Kekerasan psikis yakni tindakan yang menyasar atau ditujukan untuk menyakiti psikis perempuan misalnya memaki, menghina dan lainnya.

Kekerasan seksual merupakan tindakan untuk menyakiti atau merusakn organ-organ seksual perempuan ataupun mengarah pada penghinaan seksualitas perempuan.

“Ada juga penelantaran ekonomi, segala tindakan untuk membatasi, mengurangi atau mengambaikan hak-hak perempuan atas penikmatan ekonomi ata sumber ekonominya misalnya diperkosa, dicabuli dan dilecehkan,” ujarnya. 

Berdasarkan catatan tahunan komnas perempuan pada tahun 2021, dilaporkan ada 299.911 kasus kekerasan terhadap perempuan di Indonesia. 

“Jika mengacu pada teori gunung es, bahwa kasus kekerasan terhadap perempuan ini yang muncul saja ke permukaan atau mau melaporkan kasusnya. Sesuguhnya banyak angka yang tidak terekspos,” lanjutnya.

Dia menambahkan, berdasarkan catatan tahunan, angka kasus kekerasan menurun setiap tahunnya.
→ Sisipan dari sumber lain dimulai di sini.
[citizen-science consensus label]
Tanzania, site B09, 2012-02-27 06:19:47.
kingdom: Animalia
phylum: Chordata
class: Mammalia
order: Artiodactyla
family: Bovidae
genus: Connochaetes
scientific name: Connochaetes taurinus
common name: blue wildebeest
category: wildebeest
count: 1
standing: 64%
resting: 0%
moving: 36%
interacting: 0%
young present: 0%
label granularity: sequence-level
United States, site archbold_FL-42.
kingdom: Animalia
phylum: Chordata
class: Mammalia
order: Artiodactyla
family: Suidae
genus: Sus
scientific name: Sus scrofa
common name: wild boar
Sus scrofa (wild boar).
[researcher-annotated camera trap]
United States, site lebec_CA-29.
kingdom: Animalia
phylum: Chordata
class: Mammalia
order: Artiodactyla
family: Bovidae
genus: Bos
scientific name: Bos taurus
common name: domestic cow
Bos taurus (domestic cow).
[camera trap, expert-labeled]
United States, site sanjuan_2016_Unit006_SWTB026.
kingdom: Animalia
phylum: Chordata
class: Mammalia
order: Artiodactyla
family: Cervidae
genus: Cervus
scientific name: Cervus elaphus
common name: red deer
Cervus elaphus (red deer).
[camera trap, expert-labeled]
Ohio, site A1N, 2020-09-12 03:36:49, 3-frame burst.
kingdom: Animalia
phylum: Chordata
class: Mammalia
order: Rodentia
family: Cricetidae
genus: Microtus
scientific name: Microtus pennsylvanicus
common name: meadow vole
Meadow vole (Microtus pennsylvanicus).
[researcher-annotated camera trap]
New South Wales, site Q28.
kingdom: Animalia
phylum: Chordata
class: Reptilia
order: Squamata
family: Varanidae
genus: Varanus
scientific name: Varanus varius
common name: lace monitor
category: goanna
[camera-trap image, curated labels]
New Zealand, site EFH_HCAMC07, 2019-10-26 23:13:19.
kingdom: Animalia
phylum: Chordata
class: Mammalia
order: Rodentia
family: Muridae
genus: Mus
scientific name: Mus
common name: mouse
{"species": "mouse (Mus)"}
Dimana tahun 2019 kekerasan terhadap perempuan sebanyak 421.471 kasus, 2018 terdapat sebanyak 206.178, pada 2017 ada 348.446 kasus, ada 246.150 kasus pada tahun 2016, dn 321.752 kasus tahun 2015.

“Pertayaannya adalah apakah benar kasus kekerasan terhadao perempuan menurun? jawabannya tidak,” paparnya.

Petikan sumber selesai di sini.